In recent years, non-invasive technology has helped researchers discover a 30-foot corridor within the pyramid. Although they don't know the purpose of the secret space, they believe there may be others like it. 

Peering into Pyramids

In the nineteenth century, scientists began exhuming and excavating Egyptian pyramids. They realized architects designed the pyramids with inner chambers meant to protect the pharaohs and their treasures from looters.

To dig deep into a pyramid risked destroying it, and for more than a century, scientists had to speculate what was inside. However, in recent decades, non-invasive technologies like cosmic-ray detectors and infrared thermography have been helping researchers to peer into pyramids without causing damage.

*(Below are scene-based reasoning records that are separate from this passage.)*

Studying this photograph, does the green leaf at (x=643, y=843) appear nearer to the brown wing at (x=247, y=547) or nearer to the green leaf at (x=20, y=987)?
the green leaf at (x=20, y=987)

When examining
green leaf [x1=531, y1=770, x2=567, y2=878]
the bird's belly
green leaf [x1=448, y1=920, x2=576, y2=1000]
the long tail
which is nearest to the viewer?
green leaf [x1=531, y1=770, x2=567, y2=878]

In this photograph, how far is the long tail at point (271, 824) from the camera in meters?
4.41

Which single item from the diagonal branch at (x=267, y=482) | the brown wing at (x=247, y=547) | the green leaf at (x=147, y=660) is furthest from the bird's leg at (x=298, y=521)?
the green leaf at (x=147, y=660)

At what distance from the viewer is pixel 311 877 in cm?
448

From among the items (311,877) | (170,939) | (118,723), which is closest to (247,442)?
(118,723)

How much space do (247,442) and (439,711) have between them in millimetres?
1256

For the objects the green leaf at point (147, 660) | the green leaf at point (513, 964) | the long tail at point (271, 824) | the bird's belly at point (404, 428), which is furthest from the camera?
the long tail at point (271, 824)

In a 2023 study in Nature, an international team of researchers from Egypt, France and Japan revealed more details about a hidden, 30-foot corridor. The corridor is about six feet wide and sits above the main entrance by the pyramid's north face.

The research team is part of the ScanPyramids project, and in 2016 and 2017, they first identified the presence of the corridor and another empty space they dubbed "the Big Void."

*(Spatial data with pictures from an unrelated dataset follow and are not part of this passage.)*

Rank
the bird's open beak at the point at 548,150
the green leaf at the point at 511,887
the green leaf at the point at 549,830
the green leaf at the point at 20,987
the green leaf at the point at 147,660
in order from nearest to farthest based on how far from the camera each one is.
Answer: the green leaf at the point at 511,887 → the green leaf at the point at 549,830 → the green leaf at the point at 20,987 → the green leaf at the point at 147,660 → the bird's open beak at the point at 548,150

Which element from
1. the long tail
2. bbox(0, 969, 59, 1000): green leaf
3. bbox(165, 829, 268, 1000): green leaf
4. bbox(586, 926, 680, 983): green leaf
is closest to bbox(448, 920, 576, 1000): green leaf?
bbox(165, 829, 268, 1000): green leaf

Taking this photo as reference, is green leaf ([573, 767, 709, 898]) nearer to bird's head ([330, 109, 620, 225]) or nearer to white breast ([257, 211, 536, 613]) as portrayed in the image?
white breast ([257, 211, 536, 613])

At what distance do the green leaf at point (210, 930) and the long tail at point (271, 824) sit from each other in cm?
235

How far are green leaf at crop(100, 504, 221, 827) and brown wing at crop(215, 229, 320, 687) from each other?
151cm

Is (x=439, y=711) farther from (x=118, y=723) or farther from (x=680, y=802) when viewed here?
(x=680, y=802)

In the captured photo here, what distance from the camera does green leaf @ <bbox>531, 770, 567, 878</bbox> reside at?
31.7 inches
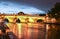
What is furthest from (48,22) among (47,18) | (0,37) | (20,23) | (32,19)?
(0,37)

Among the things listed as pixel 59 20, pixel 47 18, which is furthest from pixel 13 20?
pixel 59 20

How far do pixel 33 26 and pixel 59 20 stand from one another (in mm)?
2317

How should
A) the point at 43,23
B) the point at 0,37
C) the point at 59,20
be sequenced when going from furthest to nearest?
the point at 43,23 → the point at 59,20 → the point at 0,37

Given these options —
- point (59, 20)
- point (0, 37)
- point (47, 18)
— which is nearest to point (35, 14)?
point (47, 18)

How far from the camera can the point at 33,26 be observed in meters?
14.2

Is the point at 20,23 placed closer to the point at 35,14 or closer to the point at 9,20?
the point at 9,20

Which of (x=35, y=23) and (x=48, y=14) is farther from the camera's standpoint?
(x=35, y=23)

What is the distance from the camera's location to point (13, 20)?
14.3m

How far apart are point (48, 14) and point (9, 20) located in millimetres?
3097

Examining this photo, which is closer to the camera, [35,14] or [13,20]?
[35,14]

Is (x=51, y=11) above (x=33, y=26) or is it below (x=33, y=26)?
above

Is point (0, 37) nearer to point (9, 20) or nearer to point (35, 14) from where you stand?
point (35, 14)

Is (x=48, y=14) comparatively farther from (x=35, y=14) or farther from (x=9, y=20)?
(x=9, y=20)

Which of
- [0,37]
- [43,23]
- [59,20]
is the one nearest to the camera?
[0,37]
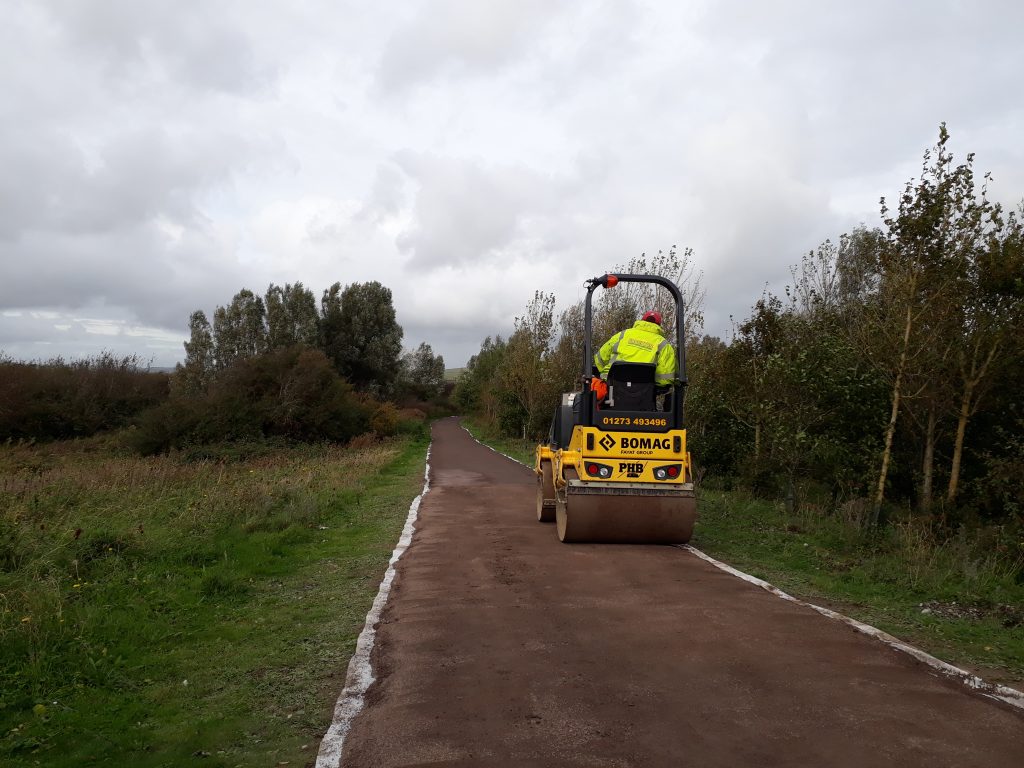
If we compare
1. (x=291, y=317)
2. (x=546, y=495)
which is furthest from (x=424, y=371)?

The pyramid builders may have designed the corridor as a way to distribute weight and prevent the pyramid from collapsing. They aren't sure what lies beyond the end of the corridor, and even though no one has stepped inside the tunnel for thousands of years, researchers believe the design was intentional. 


Read More: Are the Egyptian Pyramids Aligned with the Stars?


Secret Spaces

The ScanPyramids teams took the divide-and-conquer approach to see inside the pyramid. Two Japanese teams went into known chambers beneath the corridor to better understand its shape. A French team worked from the outside.

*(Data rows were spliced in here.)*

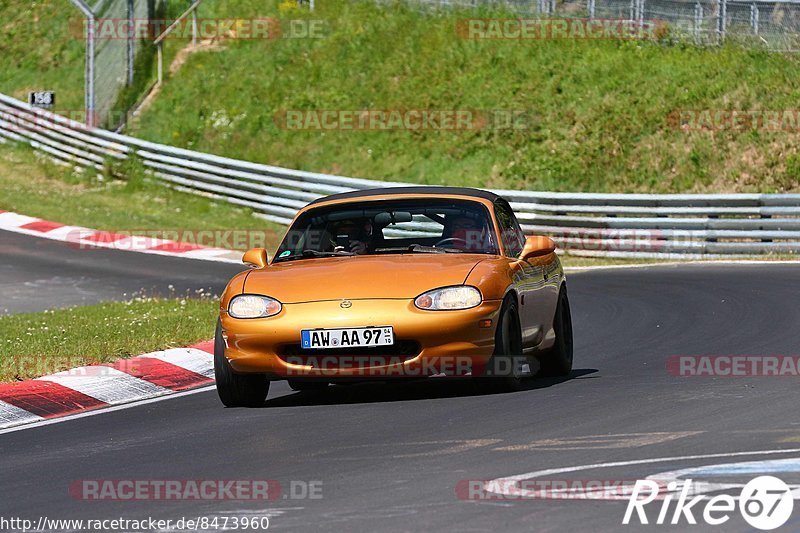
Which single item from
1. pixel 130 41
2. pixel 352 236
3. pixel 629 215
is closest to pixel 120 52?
pixel 130 41

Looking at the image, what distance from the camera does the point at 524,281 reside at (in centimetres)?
1011

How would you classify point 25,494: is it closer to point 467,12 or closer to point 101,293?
point 101,293

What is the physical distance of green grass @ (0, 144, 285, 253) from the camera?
27.6 metres

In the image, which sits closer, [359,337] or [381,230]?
[359,337]

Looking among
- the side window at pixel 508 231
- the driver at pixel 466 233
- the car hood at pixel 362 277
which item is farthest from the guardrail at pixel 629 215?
the car hood at pixel 362 277

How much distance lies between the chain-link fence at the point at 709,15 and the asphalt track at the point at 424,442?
759 inches

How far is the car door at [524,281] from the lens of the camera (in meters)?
9.98

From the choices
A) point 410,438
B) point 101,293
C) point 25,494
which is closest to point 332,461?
point 410,438

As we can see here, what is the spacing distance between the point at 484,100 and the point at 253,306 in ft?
76.1

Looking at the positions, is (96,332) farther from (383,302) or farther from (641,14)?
(641,14)

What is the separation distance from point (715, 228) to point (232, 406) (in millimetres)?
14573

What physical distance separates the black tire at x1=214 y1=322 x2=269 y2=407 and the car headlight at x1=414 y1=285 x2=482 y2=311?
1.20 meters

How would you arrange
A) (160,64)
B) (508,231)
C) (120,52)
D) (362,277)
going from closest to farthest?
(362,277) < (508,231) < (160,64) < (120,52)

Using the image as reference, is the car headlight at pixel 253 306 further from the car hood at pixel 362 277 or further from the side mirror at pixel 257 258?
the side mirror at pixel 257 258
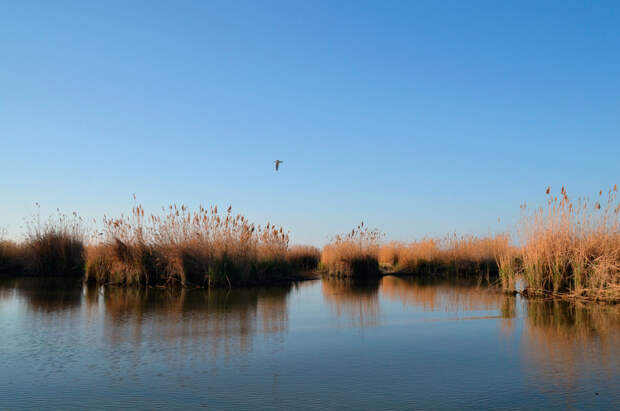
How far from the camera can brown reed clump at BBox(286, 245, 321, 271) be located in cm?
1775

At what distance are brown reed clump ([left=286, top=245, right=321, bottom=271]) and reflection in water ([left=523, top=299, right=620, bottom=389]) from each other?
11.9 m

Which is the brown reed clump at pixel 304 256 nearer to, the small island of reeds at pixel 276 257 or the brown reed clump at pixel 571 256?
the small island of reeds at pixel 276 257

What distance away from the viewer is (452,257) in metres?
16.3

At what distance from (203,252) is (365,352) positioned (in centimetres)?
640

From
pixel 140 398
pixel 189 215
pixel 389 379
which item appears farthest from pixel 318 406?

They each used a type of cosmic-ray muon detector to determine how many muons the structure absorbed. A lower amount of muons would indicate the rock was heavy and dense. A higher amount of rays meant there wasn't anything to obstruct the rays from passing through.

After the teams compared their results and determined the extent of the space, they received permission to push an endoscopic camera through a crevice and into the corridor.

The workers who built the pyramid were the last people to see inside the corridor. However, the video footage provided a rare glimpse inside the hidden chamber and revealed how it was shaped. 

(Credit: Nature Communications (Nat Commun) ISSN 2041-1723 (online)) A. Subterranean chamber, B. queen’s chamber, C. grand gallery, D. king’s chamber, E. descending corridor, F. ascending corridor, G. al-Ma’mun corridor, H. north face Chevron area, I ScanPyramids Big Void with horizontal hypothesis (red hatching) and inclined hypothesis (green hatching) as published in November 2017 (Morishima, K. et al. Development of nuclear emulsion for muography. Ann. Geophys. 60, 0112 (2017).). All these images were obtained from a 3D modelization using dedicated laser surveys and photogrammetry data.

The roof is chevron-shaped, similar to the entrance below, and the walls are unfinished. The unfinished walls may indicate the corridor was never meant to be seen. 

Uncovering History

King Khufu, son of King Snefru, commissioned the construction of the Great Pyramid around 2570 BC during the Fourth Dynasty. It's positioned southwest of what is now Cairo and was built using several million pieces of limestone.  

Historians increasingly reject the Ancient Greek assumption that forced laborers built the pyramid. Instead, they are proposing the pyramid was built by skilled laborers who considered it an honor to work on the king's memorial. These workers learned from previous dynasties' pyramid problems and successes. Some utilized stabilizing corridors. Others created underground chambers. The Great Pyramid includes both.


Read More: Who Built the Egyptian Pyramids? Not Slaves


In 1970, a Nobel Prize-winning physicist, Luis W. Alvarez, proposed using cosmic-ray muon detection to see inside the ancient pyramids. The technology has indeed helped scientists confirm the presence of intentional but hidden spaces.  

The presence of both hidden rooms has the potential to tell engineers more about how the structure was built. And there was also the possibility a corridor might lead to a hidden chamber with antiquities that could tell historians more about ancient life in Egypt.